### PROVIDED DATA
········

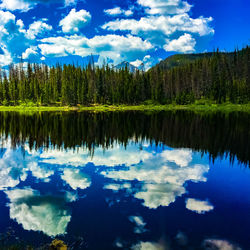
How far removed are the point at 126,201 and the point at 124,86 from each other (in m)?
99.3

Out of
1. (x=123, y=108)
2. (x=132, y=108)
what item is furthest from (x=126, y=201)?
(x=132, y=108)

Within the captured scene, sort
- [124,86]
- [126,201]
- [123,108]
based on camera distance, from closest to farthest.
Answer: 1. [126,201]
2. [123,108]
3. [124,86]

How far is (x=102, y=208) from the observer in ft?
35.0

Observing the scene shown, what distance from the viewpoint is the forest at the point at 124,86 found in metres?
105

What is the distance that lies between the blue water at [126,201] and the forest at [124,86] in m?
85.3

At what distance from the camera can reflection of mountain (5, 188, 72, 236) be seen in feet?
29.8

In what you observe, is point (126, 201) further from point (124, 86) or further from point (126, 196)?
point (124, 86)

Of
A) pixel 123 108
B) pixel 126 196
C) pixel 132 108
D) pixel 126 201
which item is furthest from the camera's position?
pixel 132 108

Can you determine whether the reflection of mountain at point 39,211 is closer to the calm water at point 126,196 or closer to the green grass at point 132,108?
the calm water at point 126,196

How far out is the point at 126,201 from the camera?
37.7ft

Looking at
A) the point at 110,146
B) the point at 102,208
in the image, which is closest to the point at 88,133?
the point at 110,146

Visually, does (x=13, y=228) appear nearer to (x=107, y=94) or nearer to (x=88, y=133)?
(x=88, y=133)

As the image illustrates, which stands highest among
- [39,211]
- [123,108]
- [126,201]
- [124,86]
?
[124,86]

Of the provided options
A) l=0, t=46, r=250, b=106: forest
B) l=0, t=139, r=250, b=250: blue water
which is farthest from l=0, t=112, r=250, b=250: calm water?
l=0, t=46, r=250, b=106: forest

········

### REQUEST
Copy the records word for word, starting at the line that contains "Of the provided options" and continuing through the end of the records.

### RESPONSE TO THE TASK
Of the provided options
A) l=0, t=46, r=250, b=106: forest
B) l=0, t=139, r=250, b=250: blue water
which is farthest from l=0, t=112, r=250, b=250: calm water?
l=0, t=46, r=250, b=106: forest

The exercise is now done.